Oil Futures Slip on Crude Build, Lower Gasoline Demand
3/27 2:54 PM
Oil Futures Slip on Crude Build, Lower Gasoline Demand
CRANBURY, N.J. (DTN) -- Oil futures nearest delivery on the New York
Mercantile Exchange and Brent on the Intercontinental Exchange moved lower for
the second session Wednesday following a mostly bearish data set from the
Energy Information Administration showing an unexpected build in commercial
crude inventory and second weekly decline in gasoline demand.
Market watchers anticipated the conclusion of the majority of seasonal
maintenance at U.S. refineries would spur a third consecutive weekly drawdown
in commercial crude inventory. The run rate did increase for a fifth
consecutive week through March 22 at an 88.7% utilization rate, up 0.9% on the
week. The higher run rate increased crude inputs at U.S. refineries by 147,000
bpd to 15.932 million bpd, EIA data shows, a 10-week high. Yet crude imports
outpaced exports by 1.124 million bpd, prompting a 3.165 million bbl build in
commercial crude inventory to 448.207 million bbl, erasing more than 90% of the
stock drawdown experienced in the first half of March.

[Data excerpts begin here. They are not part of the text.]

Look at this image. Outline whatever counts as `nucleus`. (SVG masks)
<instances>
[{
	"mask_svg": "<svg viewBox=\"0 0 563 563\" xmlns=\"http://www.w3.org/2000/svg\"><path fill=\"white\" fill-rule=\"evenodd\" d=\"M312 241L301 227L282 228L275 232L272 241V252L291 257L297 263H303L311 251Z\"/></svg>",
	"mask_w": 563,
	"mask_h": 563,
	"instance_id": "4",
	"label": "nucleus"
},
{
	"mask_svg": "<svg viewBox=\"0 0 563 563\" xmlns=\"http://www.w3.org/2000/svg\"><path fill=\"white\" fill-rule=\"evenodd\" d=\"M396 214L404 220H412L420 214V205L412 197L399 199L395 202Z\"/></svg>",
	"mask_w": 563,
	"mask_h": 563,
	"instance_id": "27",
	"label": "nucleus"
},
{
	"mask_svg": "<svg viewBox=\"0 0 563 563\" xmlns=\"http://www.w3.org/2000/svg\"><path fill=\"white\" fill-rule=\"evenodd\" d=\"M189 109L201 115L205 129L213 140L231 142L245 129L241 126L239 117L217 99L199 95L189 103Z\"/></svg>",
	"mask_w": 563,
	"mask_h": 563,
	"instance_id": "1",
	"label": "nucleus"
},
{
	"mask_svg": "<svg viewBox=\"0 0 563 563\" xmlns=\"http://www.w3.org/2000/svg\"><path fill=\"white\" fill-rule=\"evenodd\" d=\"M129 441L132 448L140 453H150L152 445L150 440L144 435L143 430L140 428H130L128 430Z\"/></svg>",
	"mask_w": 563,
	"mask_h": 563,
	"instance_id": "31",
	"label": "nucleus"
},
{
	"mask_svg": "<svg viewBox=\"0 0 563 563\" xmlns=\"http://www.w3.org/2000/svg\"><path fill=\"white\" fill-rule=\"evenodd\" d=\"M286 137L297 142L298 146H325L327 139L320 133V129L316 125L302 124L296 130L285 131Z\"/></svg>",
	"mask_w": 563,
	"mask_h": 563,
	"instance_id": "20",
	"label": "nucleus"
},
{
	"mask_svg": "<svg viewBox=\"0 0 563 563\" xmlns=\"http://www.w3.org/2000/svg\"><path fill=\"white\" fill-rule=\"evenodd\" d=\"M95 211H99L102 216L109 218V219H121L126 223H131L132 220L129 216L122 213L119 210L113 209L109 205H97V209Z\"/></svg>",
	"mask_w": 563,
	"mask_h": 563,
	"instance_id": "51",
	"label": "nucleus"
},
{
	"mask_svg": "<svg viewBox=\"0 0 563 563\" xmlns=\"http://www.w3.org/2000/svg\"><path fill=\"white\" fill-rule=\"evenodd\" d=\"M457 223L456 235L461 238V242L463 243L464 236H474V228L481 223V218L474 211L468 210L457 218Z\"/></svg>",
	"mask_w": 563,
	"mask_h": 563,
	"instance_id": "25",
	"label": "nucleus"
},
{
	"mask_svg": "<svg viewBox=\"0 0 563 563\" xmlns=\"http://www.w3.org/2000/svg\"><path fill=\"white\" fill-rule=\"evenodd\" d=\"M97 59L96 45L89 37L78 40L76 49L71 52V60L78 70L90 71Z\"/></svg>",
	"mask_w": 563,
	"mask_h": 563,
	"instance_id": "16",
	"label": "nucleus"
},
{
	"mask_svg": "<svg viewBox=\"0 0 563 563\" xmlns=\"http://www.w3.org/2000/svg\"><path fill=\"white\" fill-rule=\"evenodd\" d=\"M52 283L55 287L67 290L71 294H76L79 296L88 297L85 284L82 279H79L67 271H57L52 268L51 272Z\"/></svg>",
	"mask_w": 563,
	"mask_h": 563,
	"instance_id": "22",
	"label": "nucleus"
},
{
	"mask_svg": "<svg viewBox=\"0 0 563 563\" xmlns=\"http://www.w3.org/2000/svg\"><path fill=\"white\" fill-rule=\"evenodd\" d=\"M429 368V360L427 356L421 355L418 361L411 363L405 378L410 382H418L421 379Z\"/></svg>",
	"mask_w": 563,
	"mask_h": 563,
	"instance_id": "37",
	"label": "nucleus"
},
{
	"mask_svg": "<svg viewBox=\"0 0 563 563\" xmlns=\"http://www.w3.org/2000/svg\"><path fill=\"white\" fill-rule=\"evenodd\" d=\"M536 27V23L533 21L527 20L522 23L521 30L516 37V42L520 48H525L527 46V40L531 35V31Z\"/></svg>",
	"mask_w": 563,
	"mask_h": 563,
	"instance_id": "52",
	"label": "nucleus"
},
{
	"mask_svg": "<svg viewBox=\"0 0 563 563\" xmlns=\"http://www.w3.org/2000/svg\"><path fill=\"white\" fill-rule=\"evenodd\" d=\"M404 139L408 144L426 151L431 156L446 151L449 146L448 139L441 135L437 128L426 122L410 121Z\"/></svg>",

While greater refinery production was expected, gasoline stocks were seen to
have been drawn down for an eighth week through March 22. Instead, gasoline
inventory increased for the first time since late January, up 1.299 million bbl
to 232.072 million bbl. The weekly increase in gasoline supply came on a
combination of weak demand, higher imports, and lower exports.
EIA data shows gasoline supplied to the U.S. market fell 94,000 bpd or 1.1%
last week to an 8.715 million bpd four-week low, while down 329,000 bpd or 3.6%
from the first week of March when it reached a 2024 high of 9.044 million bpd.
The U.S. gasoline net import rate fell 273,000 bpd during the third week of
March, with gasoline exports at 786,000 bpd and imports at 522,000 bpd.
Distillate fuel data was supportive, with distillate supplied to the U.S.
market up 315,000 bpd to 4.028 million bpd -- the second highest weekly demand
rate in 2024, while inventory was drawn down 1.185 million bbl to 117.337
million bbl. Yet, weak manufacturing activity has cast a pale over sentiment
for the middle of the barrel.
At settlement, NYMEX May West Texas Intermediate futures settled down $0.27
at $81.35 bbl. ICE May Brent futures ended trade at $86.09 bbl, down $0.16
ahead of expiration Thursday afternoon, with the June contract settling the
session at a $0.68 discount to the expiring contract.
NYMEX April RBOB futures settled down $0.0159 at $2.6847 gallon, with the
May contract ending at a $0.0128 discount to the expiring contract. NYMEX April
ULSD futures settled $0.0232 lower at $2.5986 gallon ahead of contract
expiration Thursday afternoon, moving into a slight contango against May
futures which settled at $2.6025 gallon.
The overall affect the collapse of the 1.6-mile Francis Scott Key Bridge
early Tuesday, closing the Port of Baltimore, will have on fuel markets is
currently unclear. Supply is not seen as an issue with five pipeline spurs off
the Colonial Pipeline to Baltimore, nearby Curtis Bay, and the
Baltimore-Washington International Airport having a combined throughput
capacity of roughly 280,000 bpd. However, while the port is seen reopening as
soon as May, the bridge could take years to replace, diverting highway traffic
from a very busy commuter and commercial corridor. Commercial vehicles will be
forced to add mileage to their traditional routes for several months or longer,
increasing the demand for diesel fuel.